熟練シニア層の講師化


技術伝承の1手段


 ここでは、熟練シニア層の講師化についてお伝えします。

 

 熟練シニア層の講師化とは、知的ノウハウを社内に広めるために、ある技能で熟練したシニア層が研修講師をやるということです。

 

 

 つまり、「技術伝承」における1つの手段ととらえてください。しかし、思ったほどこのシニア層の人たちによる研修は、活性化していない印象です。その理由は、次の3点です。


 

1)時代が変わっているので、いままでの経験は研修内容としては役立たないと思っている

2)多人数の若い人たちの前で話すには、やはり気が引けて、自らやりたいとは思えない

3)研修をやってみたが、その進め方があまりにも、不評だったので、やめてしまった

 

熟練シニア層の講師化ステップ


 いずれの理由にしろ、シニア層が持っている知的ノウハウが社内に知られていないというのはもったいないことです。

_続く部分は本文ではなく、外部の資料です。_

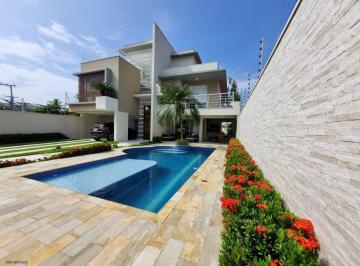 Foto 02 · Mansão de Luxo Na Praia Do Tombo, Guarujá - Sp: 5 Suítes, Espaço Gourmet, Piscina E Muito Mais! Venha
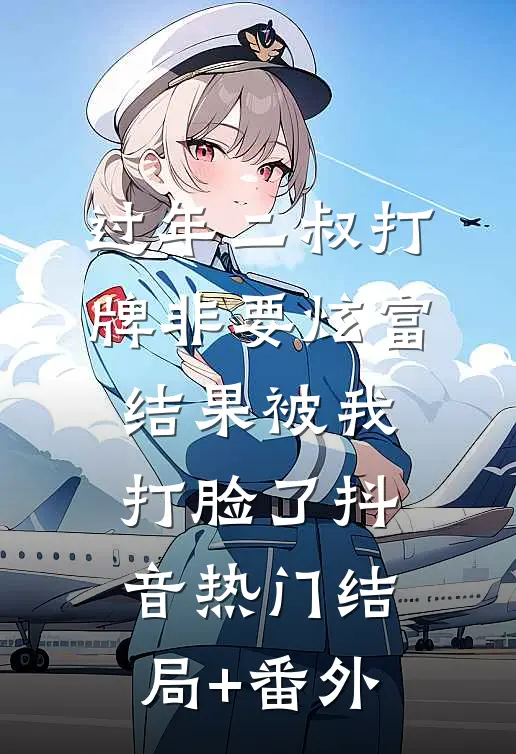 过年二叔打牌非要炫富，结果被我打脸了抖音热门结局+番外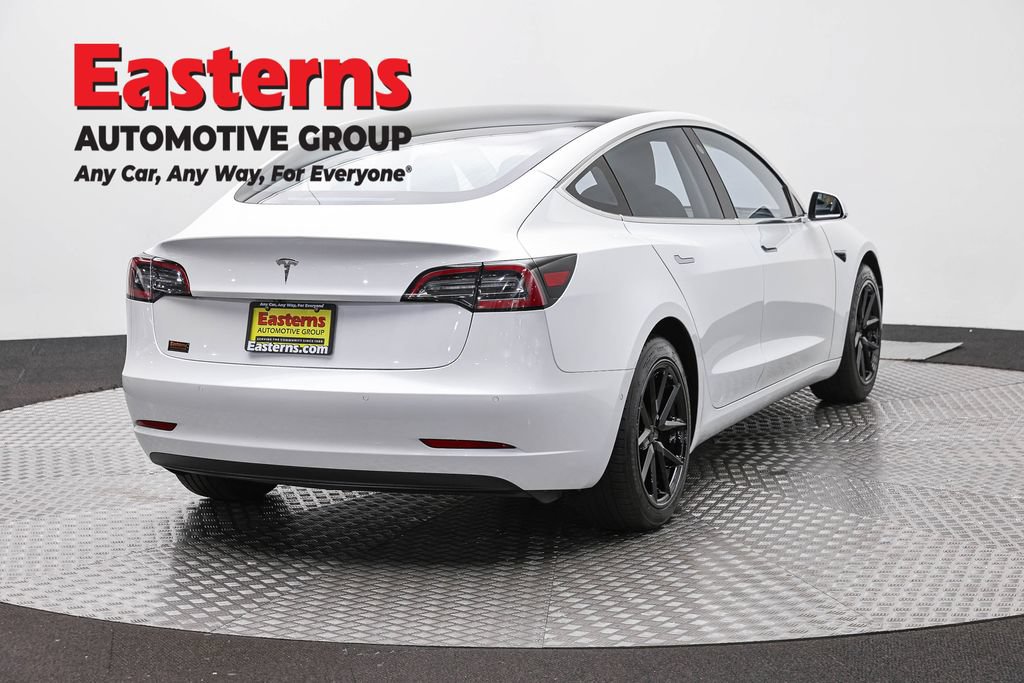 Used 2019 Tesla Model 3 Standard Range Plus RWD image 5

なんとかして、そのシニア層の知的ノウハウを引き出すにはどうしたらよいでしょうか?ご自身の経験値を研修にするのですから、次のステップが必要です。

 

1)いままでやってきた経験の棚卸する

2)これからも大切になるだろうことをまとめる

3)研修実施案として企画する

4)組織に提案する

5)提案が通ったら、研修開発をする

6)講師としての練習をする

7)研修を案内し、講師としてデビューする

8)研修実施後、自分を評価する

 

 このように進めると、ひとりよがりな方向にいかず、組織ニーズにあった研修が実施でき、その人の知的ノウハウが引き出せるようになります。 


経験値を引き出す


 研修テーマが技術的な内容であっても、時代の流れとか、その人が経験から見出したものも含め伝えることによって、今後の若い人たちにとって価値ある情報が伝達されることになります。反対に、これからの若い人たちのためにこのシニア層のお力をうまく引き出さなければいけません。

 

 上記のプロセスをシニア層の方がひとりで進めるのは、負担が大きいので、弊社では、「リアル研修・実践支援サービス(約3~6ヶ月)」をカスタマイズしてご支援しております。

 

 研修の実践支援コンサルタントが、個別ミーティングを重ねていくことで、情報の整理や講師スキルの伝達、研修の評価までサポートいたします。時短により研修を増やしても受講する人がいないという問題もありますが、そういう場合はビデオに撮影して、社員がその研修を動画ファイルでいつでも閲覧できるような環境にしていけばよいでしょう。